Find each line in the records below that contains the word "millimetres", and copy those lines.
-- BEGIN Supplied material --
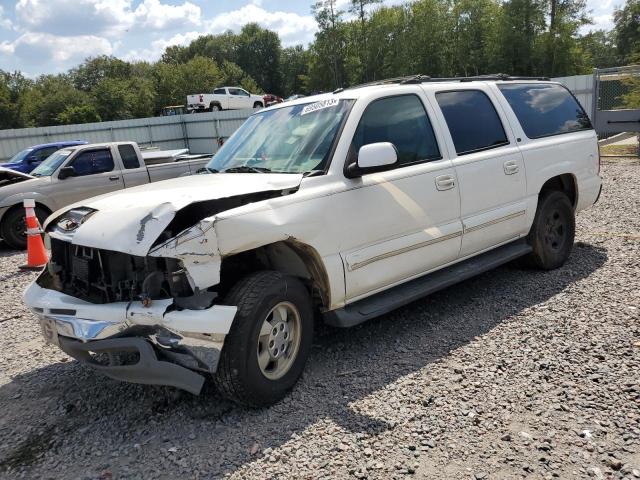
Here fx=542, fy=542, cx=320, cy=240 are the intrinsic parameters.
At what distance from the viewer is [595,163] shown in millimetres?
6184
-- END Supplied material --
-- BEGIN Supplied material --
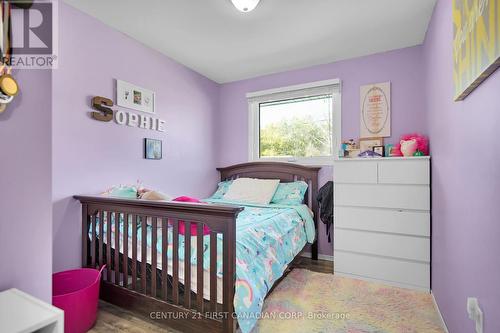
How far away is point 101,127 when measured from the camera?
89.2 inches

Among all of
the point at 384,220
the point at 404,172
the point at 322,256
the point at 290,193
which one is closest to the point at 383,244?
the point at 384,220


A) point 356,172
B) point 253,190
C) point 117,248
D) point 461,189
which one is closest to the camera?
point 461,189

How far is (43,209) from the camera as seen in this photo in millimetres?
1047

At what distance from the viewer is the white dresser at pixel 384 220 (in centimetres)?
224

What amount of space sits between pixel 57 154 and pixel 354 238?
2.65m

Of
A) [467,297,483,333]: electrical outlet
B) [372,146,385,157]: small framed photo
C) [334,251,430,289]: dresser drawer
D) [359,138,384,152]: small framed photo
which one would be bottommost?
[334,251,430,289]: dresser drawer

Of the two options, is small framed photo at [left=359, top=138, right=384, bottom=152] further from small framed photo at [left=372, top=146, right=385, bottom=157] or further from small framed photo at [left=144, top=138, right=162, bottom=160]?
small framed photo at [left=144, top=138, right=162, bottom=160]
-- END Supplied material --
**Response to the exercise**
At what distance from the viewer is [595,163] shown in millimetres?
How far is (43,209) from the camera as seen in this photo in millimetres?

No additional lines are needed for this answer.